Later on in life, when I wrote a story about the ‘steps’ for the Aegis, I learned the principle tribe which inhabited the area was the Susquehannocks, whose bearing and size impressed Capt. John Smith in 1608 and whose greatest period extended from 1605 to 1695. Before then it was the Algonquians, as all tribes came to this sacred ground because of the river and the fruits it provided.
The last Indians residing along the Susquehanna were Shawnees, and they lived at Indian Steps. Finally, when only 18 of them remained, they departed westward in 1765. Story is the last seen of any of them was when the chief and his daughter climbed into a canoe and paddled down river. (As stated in the tour guide for the museum).
The current building was noticed by John Edward Vandersloot, York, and he amassed a huge collection of arrows and spear heads, stone axes and other relics found there. He then embedded the relics into the walls. He literally ensconced all the relics into the house.
Over the doorway to the museum are the words, “I entreat all those who pass this way to safely guard and preserve these former possessions of and monuments to an ancient Indian people. John Edward Vandersloot, Owner and Builder, Indian Steps cabin-1912.”
And so it is today a sacred place to set foot on. Much of the wonderment of this boy who went there over 60 years ago with his grandmom, still today holds that same charge of sanctity in the air. Birdlife and overall tranquility abound for anyone taking the time to visit.
On this day, Danny McLaughlin came with me and we each spent more time than ever before inside the museum, on each of the three levels, taking in more this time and learning more.
It was good to visit this place again. It was new and old at the same time. Obviously, when the copperhead roundups were in full swing I had little time to spend inside as I did on this last visit. The crowds, the snakes and of course Joe Hunt made that special chapter of Indian Steps powerful in their own right.

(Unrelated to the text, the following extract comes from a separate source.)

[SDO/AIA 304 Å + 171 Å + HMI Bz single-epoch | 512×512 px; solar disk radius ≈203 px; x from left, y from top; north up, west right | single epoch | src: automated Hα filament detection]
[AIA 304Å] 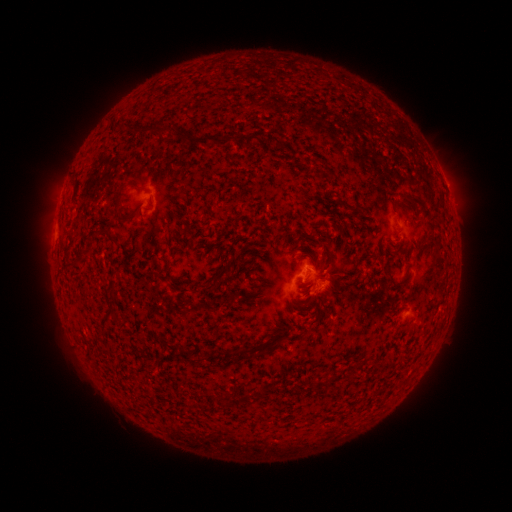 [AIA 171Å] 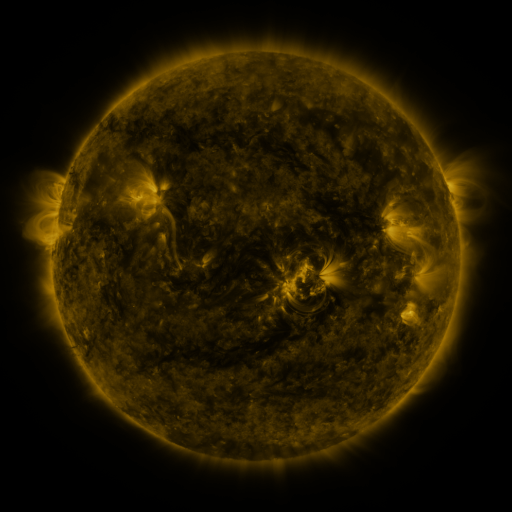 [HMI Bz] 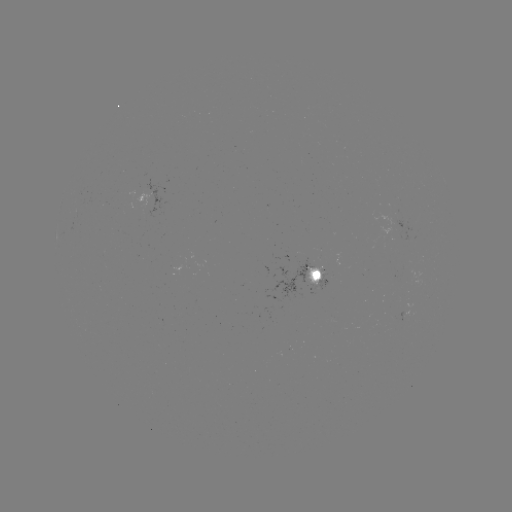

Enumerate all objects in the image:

Today it’s more nostalgia and yet new experiences and understanding of just how much one man’s dreams became a monument for a vanishing race.
Entering Indian Steps, one is taken by the austere landscaping and the ponds along the yard. To the east is the Susquehanna River. Over 60 labeled species of trees are found nearby.
Linda says
Interesting. What is the story of the snake roundups? I’d never heard of that.
Todd Holden says
i was informed by Jim Chance that the rattlers found back in the days of the ’round-ups’ were likely timber rattlers, not diamondbacks, which normally only venture as far north as North Carolina.
Billy Jack says
I was always told the last of the Susquehannocks were murdered by the Paxtang Boys, an angry white mob that broke them out of protective custody to do so.
Todd Holden says
from Wikipedia…
The Paxton Boys marched toward Philadelphia in January of 1764 with about two-hundred and fifty men. They met with civic leaders in Germantown and after it was agreed they could print a pamphlet and it would be read before the legislature they agreed to disperse.
After the November killings there was general agreement that the murders had been acts of total cowardice. The country people involved were more savage than the Indians themselves. The most influential response was Ben Franklin’s Narrative of the Late Massacres which ended by noting that the Conestogas would have been safe among any other people on earth, no matter how primitive, except “the CHRISTIAN WHITE SAVAGES of Peckstang and Donegall!’